This enchanting collection of tree essays combines natural with cultural and social history, says Mark Griffiths.
The Long, Long Life of Trees by Fiona Stafford
(Yale University Press, £16.99)
Late one winter’s night some years ago, I was about to turn in when an unexpected talk on Radio 3 stopped me in my tracks. The speaker was Fiona Stafford; her subject, the meaning of trees. As a professor of english literature at Oxford University, Dr Stafford works on the Romantic poets and other writers concerned with Nature and landscape. Quotations from these authors adorned her talk, but not nearly so brightly as her own words.
She spoke (that is, wrote) wonderfully—by no means a given with English literature academics these days. Moreover, she knew whereof she spoke, which, alas, is all too rare among humanities people who venture into the green world.
That night, I heard evidence of research into a remarkable array of fields, a proper regard for and understanding of the sciences and, above all, experience and passion. Clearly, she knew her subjects intimately; they were towering presences in her life. Since then, she has given further tree talks, all so excellent that I’ve listened to them with a mounting fear that (BBC iPlayer notwithstanding) what is aired is writ in water. I needn’t have fretted.
Dr Stafford has developed her broadcasts, enlarging and refining them into a major new book, The Long, Long Life of Trees. It’s a lovely thing to have and to hold: a comfortable 287-page hardback, its endpapers chequered with a semi-abstract arboreal motif, its dust jacket decorated with a life-sustaining oak depicted by Clare Curtis.
Similarly pleasing are the 60 monochrome illustrations, an eclectic but always apt selection that ranges from Classical artefacts to photographs by way of Renaissance woodcuts, painted and sculpted masterpieces, fairy-tale illustrations, botanical and horticultural plates, 19th-century prints and the wood engravings, sombre yet sublime, of Gwen Raverat and Agnes Miller Parker.
As for the words—well, I was wrong to have thought them beyond improvement when I heard their spoken, earlier version. here are 17 essays on familiar trees—yew, cherry, rowan, olive, cypress, oak and so on—with one genus per chapter. each is an outstanding example of an exciting, relatively new genre, of which Country Life has been a notable pioneer.
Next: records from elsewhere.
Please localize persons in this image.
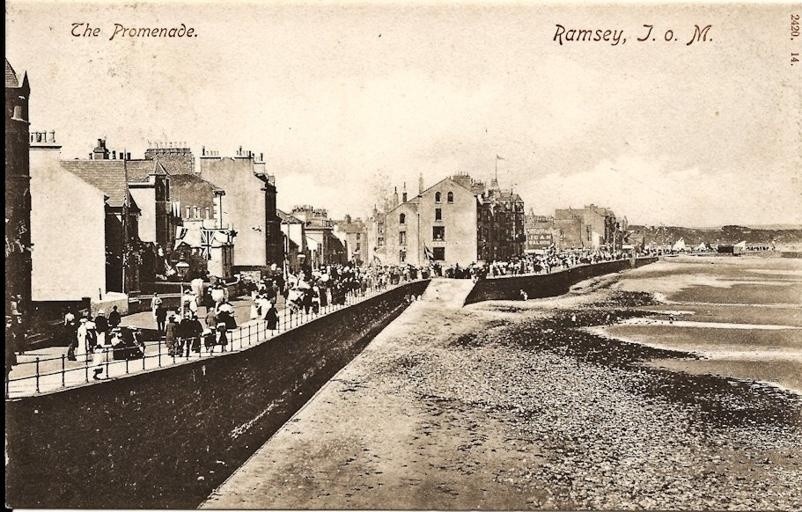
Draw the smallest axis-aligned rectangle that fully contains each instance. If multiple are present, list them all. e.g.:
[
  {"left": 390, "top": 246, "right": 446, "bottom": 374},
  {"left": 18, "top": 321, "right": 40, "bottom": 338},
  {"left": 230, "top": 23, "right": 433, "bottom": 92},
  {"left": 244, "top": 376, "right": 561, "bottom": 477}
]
[{"left": 65, "top": 248, "right": 678, "bottom": 380}]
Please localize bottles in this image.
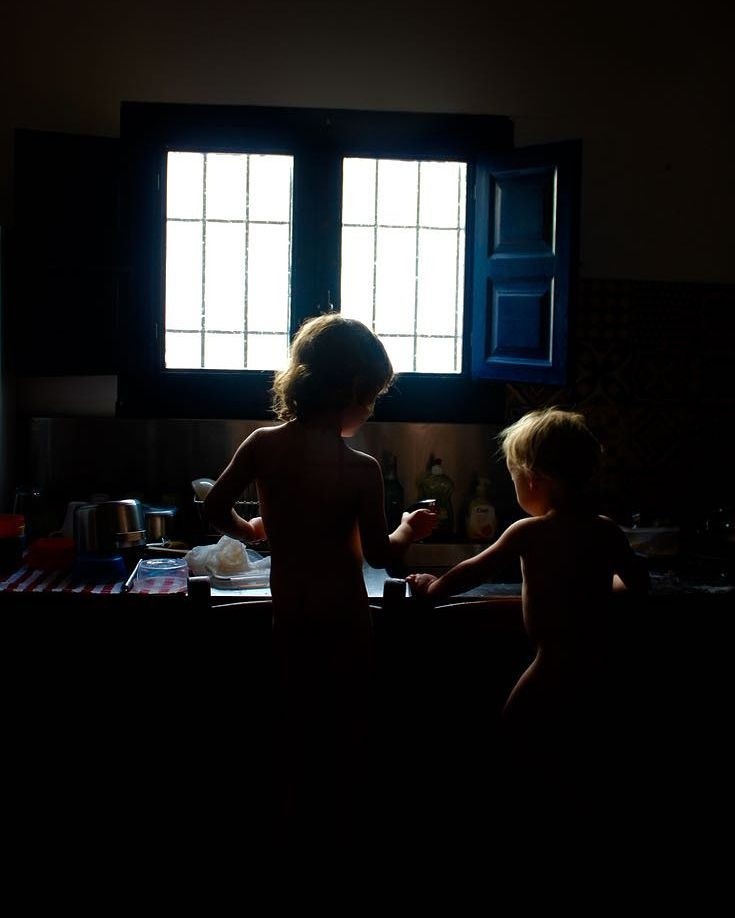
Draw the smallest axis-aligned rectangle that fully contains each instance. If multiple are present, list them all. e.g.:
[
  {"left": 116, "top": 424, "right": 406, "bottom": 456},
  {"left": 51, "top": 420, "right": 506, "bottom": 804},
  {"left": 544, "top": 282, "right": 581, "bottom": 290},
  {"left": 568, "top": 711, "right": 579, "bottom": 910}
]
[
  {"left": 418, "top": 458, "right": 455, "bottom": 545},
  {"left": 463, "top": 480, "right": 496, "bottom": 543},
  {"left": 383, "top": 456, "right": 404, "bottom": 531}
]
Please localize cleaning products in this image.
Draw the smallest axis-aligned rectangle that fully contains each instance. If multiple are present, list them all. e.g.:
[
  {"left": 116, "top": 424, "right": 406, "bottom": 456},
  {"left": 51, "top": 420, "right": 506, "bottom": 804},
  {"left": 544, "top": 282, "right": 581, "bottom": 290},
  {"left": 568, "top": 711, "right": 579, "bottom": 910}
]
[{"left": 423, "top": 459, "right": 455, "bottom": 538}]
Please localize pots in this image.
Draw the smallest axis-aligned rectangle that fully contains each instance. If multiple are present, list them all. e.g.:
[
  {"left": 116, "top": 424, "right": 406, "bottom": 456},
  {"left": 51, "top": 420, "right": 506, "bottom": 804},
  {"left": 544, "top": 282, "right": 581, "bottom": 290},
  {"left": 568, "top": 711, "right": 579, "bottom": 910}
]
[{"left": 73, "top": 498, "right": 147, "bottom": 551}]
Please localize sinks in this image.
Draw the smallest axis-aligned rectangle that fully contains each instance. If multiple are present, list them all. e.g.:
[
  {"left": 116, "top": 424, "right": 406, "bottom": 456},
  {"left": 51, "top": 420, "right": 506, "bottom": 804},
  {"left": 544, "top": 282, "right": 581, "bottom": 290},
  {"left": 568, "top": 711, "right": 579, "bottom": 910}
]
[{"left": 384, "top": 544, "right": 523, "bottom": 598}]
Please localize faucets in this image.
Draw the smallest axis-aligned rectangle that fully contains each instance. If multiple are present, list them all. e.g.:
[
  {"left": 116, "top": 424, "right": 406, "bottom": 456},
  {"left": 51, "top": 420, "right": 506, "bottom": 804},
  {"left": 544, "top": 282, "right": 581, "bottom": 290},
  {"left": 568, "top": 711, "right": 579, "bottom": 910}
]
[{"left": 404, "top": 499, "right": 440, "bottom": 544}]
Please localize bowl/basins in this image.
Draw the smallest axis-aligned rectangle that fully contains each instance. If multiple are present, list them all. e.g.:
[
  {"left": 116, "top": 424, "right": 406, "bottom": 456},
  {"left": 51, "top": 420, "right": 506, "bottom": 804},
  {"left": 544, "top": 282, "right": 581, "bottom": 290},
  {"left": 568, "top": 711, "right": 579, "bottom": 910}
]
[
  {"left": 191, "top": 478, "right": 216, "bottom": 501},
  {"left": 79, "top": 554, "right": 128, "bottom": 584},
  {"left": 134, "top": 558, "right": 188, "bottom": 592}
]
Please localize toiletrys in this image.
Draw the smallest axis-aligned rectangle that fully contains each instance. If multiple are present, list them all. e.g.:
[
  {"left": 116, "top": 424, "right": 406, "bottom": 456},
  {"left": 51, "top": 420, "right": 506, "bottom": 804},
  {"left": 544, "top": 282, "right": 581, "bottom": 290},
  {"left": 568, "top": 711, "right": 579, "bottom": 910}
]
[{"left": 465, "top": 477, "right": 499, "bottom": 542}]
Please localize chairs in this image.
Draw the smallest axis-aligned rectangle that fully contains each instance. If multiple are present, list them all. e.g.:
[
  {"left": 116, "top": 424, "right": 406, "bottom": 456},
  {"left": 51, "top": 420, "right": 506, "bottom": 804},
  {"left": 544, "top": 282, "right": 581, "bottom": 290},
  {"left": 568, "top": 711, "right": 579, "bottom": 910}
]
[{"left": 186, "top": 576, "right": 521, "bottom": 611}]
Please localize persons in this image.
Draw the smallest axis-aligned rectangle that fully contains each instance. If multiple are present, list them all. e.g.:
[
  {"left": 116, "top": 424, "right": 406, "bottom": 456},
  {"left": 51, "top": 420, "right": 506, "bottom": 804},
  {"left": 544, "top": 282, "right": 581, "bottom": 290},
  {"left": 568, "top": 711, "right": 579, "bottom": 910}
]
[
  {"left": 407, "top": 403, "right": 650, "bottom": 795},
  {"left": 201, "top": 313, "right": 438, "bottom": 833}
]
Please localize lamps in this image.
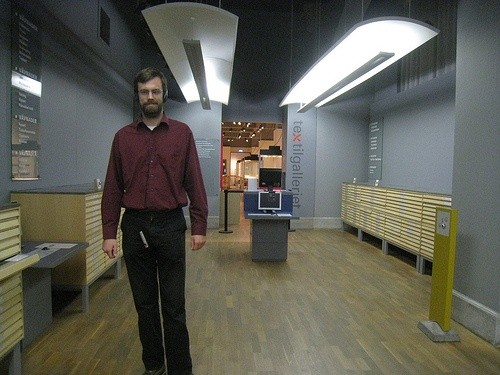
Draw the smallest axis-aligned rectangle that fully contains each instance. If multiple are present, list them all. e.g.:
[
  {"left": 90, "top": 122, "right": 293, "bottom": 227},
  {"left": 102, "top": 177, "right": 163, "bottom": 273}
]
[
  {"left": 141, "top": 0, "right": 240, "bottom": 111},
  {"left": 279, "top": 0, "right": 440, "bottom": 111}
]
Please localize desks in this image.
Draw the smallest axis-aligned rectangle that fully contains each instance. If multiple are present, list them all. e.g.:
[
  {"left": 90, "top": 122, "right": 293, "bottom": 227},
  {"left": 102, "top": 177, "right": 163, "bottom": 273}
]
[{"left": 21, "top": 238, "right": 91, "bottom": 349}]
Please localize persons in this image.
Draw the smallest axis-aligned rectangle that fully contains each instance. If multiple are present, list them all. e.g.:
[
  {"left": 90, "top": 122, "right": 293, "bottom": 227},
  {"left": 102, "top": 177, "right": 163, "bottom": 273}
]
[{"left": 101, "top": 68, "right": 209, "bottom": 375}]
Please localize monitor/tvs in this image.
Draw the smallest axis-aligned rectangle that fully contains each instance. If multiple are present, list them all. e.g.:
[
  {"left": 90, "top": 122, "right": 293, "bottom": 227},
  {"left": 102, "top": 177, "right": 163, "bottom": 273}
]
[
  {"left": 259, "top": 168, "right": 282, "bottom": 191},
  {"left": 258, "top": 191, "right": 281, "bottom": 213}
]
For want of a better (or any) term, let’s call it plant history, in that it combines natural with cultural and social history, taking account not only of the biology and ecology of plants, but also of our relationship with them, past and present.
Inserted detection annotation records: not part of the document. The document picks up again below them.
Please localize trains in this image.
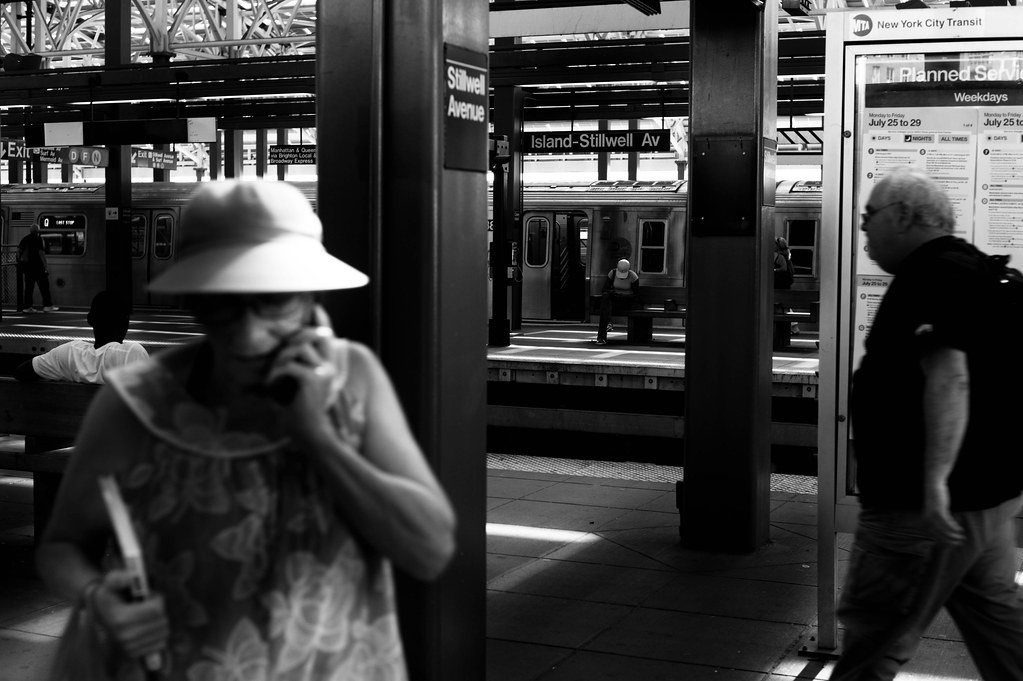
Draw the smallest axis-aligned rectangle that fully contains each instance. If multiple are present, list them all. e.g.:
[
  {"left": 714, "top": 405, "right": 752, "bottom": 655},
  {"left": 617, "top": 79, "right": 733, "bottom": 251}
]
[{"left": 0, "top": 177, "right": 820, "bottom": 336}]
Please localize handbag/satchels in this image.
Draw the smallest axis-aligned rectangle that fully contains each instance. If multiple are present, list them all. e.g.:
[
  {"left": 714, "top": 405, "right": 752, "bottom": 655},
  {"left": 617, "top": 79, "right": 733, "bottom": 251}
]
[{"left": 49, "top": 578, "right": 170, "bottom": 680}]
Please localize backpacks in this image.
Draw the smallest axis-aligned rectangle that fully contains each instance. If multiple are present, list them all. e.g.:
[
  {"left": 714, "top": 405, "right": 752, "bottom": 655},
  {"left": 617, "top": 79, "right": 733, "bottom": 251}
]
[
  {"left": 973, "top": 252, "right": 1023, "bottom": 476},
  {"left": 18, "top": 244, "right": 29, "bottom": 272}
]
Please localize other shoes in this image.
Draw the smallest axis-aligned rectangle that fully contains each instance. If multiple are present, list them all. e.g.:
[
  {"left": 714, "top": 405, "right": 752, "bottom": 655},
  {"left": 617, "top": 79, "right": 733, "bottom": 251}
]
[
  {"left": 595, "top": 338, "right": 606, "bottom": 344},
  {"left": 23, "top": 306, "right": 37, "bottom": 313},
  {"left": 43, "top": 305, "right": 59, "bottom": 311}
]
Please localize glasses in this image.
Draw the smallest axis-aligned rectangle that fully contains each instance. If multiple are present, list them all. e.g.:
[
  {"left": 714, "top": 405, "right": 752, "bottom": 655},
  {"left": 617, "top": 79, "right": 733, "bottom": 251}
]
[
  {"left": 863, "top": 199, "right": 903, "bottom": 221},
  {"left": 187, "top": 292, "right": 303, "bottom": 319}
]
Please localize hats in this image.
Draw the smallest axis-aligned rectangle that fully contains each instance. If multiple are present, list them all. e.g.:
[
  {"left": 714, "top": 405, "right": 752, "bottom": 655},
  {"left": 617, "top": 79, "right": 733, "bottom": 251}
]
[
  {"left": 144, "top": 177, "right": 375, "bottom": 298},
  {"left": 30, "top": 223, "right": 40, "bottom": 232},
  {"left": 616, "top": 258, "right": 631, "bottom": 279}
]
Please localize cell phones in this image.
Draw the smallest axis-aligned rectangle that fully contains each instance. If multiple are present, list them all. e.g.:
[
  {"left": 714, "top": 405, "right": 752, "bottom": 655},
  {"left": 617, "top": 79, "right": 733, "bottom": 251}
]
[{"left": 264, "top": 319, "right": 317, "bottom": 418}]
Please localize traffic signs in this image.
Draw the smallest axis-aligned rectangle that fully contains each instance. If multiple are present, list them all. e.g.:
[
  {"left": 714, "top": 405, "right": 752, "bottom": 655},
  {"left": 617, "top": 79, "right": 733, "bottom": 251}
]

For example, Dr Stafford’s chapter on birch starts with childhood memories of the tree in her grand-parents’ garden, before ranging through its use in punishment, besoms and broomsticks, the palette of bark and foliage colours offered by Betula species, their products—medicinal and manufacturing—and the special place that this genus occupies in Nature and the imagination as a sentry of remote borders and marker of last habitable extremes.
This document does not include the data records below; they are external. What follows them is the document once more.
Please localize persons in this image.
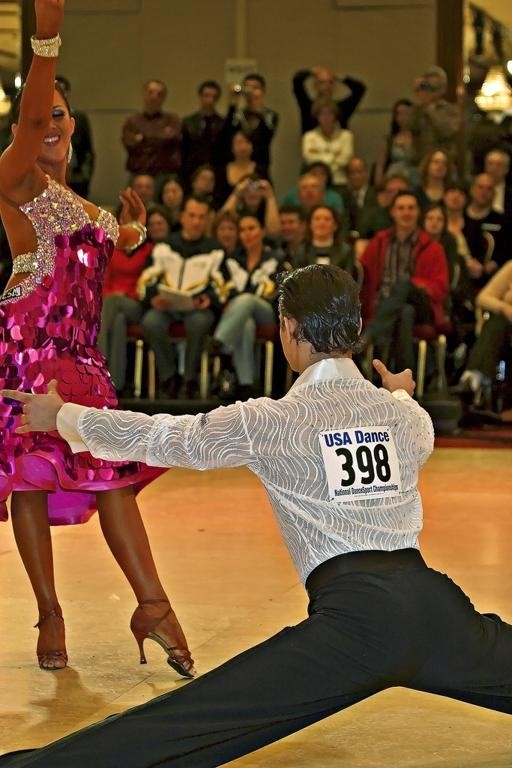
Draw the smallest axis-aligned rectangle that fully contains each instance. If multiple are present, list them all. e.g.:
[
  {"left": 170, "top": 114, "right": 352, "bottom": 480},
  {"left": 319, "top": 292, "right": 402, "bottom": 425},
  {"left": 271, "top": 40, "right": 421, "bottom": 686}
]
[
  {"left": 412, "top": 66, "right": 458, "bottom": 170},
  {"left": 214, "top": 214, "right": 289, "bottom": 398},
  {"left": 463, "top": 176, "right": 507, "bottom": 258},
  {"left": 122, "top": 81, "right": 183, "bottom": 196},
  {"left": 344, "top": 159, "right": 368, "bottom": 190},
  {"left": 375, "top": 99, "right": 412, "bottom": 185},
  {"left": 0, "top": 0, "right": 197, "bottom": 681},
  {"left": 484, "top": 150, "right": 508, "bottom": 179},
  {"left": 100, "top": 193, "right": 152, "bottom": 397},
  {"left": 419, "top": 206, "right": 448, "bottom": 236},
  {"left": 416, "top": 150, "right": 452, "bottom": 220},
  {"left": 274, "top": 210, "right": 298, "bottom": 244},
  {"left": 1, "top": 263, "right": 512, "bottom": 767},
  {"left": 300, "top": 97, "right": 354, "bottom": 189},
  {"left": 188, "top": 164, "right": 217, "bottom": 197},
  {"left": 156, "top": 176, "right": 186, "bottom": 216},
  {"left": 364, "top": 174, "right": 405, "bottom": 243},
  {"left": 214, "top": 74, "right": 280, "bottom": 206},
  {"left": 215, "top": 214, "right": 237, "bottom": 249},
  {"left": 144, "top": 211, "right": 171, "bottom": 241},
  {"left": 217, "top": 132, "right": 269, "bottom": 202},
  {"left": 296, "top": 174, "right": 324, "bottom": 218},
  {"left": 291, "top": 210, "right": 350, "bottom": 266},
  {"left": 137, "top": 200, "right": 225, "bottom": 396},
  {"left": 283, "top": 164, "right": 347, "bottom": 218},
  {"left": 128, "top": 172, "right": 158, "bottom": 206},
  {"left": 443, "top": 182, "right": 482, "bottom": 263},
  {"left": 182, "top": 82, "right": 227, "bottom": 195},
  {"left": 358, "top": 193, "right": 448, "bottom": 378},
  {"left": 461, "top": 258, "right": 511, "bottom": 403},
  {"left": 291, "top": 66, "right": 366, "bottom": 174},
  {"left": 53, "top": 71, "right": 97, "bottom": 199}
]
This birch excursion travels across time and the Northern hemisphere, en route taking in the writings of, among others, Dorothy Wordsworth and Robert Frost and the paintings of John everett Millais and Gustav Klimt. Miraculously, she completes it in just 10 pages. By their end, as so often in this book, one is left with the sense of the magic of the reality that is an astonishingly complex, ancient and still- evolving symbiosis.
In her lyrical and powerful introduction, Dr Stafford remarks: ‘The respiratory systems of trees, which feed on carbon dioxide and exhale oxygen, complement those of humans so well that every tree is really a tree of life.’ That epitomises this splendid volume. It is a testament to the mysterious and essential union between the arboreal realm and our own.